* [Graph understanding data]
---*---

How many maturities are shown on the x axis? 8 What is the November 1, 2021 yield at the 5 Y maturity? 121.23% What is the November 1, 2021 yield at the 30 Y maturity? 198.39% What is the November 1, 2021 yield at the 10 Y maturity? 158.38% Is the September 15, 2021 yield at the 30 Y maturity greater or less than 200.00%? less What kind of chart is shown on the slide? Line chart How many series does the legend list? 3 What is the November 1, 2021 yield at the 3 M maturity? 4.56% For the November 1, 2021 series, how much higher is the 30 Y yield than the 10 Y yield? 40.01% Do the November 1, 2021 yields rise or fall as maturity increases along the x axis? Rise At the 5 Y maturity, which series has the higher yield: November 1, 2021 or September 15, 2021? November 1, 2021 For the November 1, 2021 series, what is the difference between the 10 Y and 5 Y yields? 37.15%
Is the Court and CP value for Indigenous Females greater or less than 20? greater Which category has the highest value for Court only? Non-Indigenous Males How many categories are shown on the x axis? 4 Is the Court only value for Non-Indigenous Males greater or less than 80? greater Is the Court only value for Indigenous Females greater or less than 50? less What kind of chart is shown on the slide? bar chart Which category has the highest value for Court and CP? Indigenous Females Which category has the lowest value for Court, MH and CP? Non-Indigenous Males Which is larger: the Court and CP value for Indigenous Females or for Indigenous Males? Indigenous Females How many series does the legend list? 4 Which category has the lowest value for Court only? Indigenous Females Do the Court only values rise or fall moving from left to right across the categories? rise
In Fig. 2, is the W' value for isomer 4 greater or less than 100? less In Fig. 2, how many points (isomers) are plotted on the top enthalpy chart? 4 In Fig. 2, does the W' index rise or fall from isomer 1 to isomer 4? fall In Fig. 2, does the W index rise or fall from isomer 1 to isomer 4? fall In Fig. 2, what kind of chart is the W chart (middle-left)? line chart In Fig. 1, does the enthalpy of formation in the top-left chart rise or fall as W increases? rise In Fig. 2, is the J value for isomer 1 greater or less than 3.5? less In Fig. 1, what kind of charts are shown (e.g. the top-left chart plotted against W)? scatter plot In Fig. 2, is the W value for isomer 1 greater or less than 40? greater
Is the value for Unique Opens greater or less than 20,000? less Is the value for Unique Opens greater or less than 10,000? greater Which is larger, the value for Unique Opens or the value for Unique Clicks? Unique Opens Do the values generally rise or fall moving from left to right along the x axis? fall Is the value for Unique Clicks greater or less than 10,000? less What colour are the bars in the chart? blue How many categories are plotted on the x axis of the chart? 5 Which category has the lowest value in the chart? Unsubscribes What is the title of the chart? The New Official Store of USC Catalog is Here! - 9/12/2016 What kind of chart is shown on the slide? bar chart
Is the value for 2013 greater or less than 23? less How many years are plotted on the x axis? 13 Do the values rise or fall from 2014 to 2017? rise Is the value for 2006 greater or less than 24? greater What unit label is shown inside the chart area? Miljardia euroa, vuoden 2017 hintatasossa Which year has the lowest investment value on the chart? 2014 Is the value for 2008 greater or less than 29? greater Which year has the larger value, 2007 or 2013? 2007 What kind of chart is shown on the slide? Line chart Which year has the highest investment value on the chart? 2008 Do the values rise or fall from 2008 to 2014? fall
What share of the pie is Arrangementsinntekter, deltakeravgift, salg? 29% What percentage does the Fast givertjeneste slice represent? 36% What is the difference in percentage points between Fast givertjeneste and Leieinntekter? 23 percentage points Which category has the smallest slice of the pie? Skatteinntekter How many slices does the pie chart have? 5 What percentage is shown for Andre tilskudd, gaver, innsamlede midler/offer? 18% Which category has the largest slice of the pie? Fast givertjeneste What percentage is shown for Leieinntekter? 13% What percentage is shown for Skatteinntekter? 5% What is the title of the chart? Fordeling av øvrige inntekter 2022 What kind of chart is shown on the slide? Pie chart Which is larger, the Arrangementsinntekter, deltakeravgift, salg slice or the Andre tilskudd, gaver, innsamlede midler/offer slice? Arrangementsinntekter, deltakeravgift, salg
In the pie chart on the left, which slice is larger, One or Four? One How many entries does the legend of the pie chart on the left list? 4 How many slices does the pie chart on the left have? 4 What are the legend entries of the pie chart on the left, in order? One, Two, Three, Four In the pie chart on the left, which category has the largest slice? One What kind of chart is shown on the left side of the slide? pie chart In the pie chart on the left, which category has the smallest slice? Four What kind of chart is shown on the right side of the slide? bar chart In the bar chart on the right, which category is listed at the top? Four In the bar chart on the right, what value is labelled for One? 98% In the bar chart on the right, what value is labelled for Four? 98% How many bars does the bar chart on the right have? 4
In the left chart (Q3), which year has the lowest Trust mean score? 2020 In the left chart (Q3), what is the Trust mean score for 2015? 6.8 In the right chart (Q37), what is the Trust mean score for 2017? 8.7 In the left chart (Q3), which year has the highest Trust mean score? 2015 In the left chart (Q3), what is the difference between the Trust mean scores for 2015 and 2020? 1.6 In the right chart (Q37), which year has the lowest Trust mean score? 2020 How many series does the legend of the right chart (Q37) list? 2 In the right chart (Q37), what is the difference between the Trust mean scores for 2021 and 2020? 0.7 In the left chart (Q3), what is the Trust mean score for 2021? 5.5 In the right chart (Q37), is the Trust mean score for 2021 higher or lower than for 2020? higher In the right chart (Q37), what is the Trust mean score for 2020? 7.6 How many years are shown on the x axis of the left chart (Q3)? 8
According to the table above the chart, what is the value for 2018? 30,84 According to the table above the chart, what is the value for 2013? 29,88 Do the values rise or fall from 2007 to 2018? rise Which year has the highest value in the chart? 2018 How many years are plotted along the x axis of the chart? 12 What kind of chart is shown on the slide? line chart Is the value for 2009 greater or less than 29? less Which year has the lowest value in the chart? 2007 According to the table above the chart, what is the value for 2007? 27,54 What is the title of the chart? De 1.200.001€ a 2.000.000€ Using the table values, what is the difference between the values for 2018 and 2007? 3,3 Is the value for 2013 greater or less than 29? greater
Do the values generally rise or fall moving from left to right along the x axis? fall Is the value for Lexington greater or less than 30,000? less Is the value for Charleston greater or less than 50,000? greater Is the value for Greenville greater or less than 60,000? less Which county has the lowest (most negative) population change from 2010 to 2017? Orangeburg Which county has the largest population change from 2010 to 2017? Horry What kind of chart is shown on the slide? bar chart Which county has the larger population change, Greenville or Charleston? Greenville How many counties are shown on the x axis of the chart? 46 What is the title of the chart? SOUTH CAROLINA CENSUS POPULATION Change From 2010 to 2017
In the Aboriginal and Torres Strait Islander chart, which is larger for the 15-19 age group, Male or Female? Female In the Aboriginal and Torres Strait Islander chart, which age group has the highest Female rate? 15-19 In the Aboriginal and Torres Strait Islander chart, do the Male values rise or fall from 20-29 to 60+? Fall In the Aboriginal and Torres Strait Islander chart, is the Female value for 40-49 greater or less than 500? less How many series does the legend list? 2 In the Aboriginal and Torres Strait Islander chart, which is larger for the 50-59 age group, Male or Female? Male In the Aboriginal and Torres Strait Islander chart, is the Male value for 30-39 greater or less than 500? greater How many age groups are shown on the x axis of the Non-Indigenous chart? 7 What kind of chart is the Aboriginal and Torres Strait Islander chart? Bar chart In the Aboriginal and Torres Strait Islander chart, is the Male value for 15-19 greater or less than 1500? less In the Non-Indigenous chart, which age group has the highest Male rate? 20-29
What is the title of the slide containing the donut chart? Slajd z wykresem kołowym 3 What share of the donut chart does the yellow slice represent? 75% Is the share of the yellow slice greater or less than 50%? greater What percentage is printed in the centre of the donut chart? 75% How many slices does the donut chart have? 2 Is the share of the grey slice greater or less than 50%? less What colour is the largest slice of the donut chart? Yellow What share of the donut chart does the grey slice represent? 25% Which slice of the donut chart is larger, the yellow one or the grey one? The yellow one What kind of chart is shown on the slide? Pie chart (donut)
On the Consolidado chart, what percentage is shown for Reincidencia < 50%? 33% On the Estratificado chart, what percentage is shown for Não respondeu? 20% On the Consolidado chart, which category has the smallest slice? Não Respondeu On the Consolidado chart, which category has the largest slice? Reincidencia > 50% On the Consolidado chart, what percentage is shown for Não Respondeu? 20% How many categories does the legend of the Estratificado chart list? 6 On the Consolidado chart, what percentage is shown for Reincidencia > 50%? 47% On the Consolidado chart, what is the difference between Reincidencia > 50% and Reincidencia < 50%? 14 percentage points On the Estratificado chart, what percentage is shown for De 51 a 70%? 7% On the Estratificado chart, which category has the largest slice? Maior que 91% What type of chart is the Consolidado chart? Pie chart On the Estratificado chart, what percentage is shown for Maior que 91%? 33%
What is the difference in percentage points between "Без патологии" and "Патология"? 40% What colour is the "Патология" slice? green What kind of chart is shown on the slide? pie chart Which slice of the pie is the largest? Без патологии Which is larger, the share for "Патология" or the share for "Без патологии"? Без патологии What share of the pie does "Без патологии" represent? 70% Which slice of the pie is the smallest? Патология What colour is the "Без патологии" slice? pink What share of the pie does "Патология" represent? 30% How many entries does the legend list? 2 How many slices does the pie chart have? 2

---*---

* [EXERCISE] Pick out every entry above that contains the word "Патология", and copy each one in full.

* [ANSWER TO THIS PROBLEM]
What is the difference in percentage points between "Без патологии" and "Патология"? 40% What colour is the "Патология" slice? green What kind of chart is shown on the slide? pie chart Which slice of the pie is the largest? Без патологии Which is larger, the share for "Патология" or the share for "Без патологии"? Без патологии What share of the pie does "Без патологии" represent? 70% Which slice of the pie is the smallest? Патология What colour is the "Без патологии" slice? pink What share of the pie does "Патология" represent? 30% How many entries does the legend list? 2 How many slices does the pie chart have? 2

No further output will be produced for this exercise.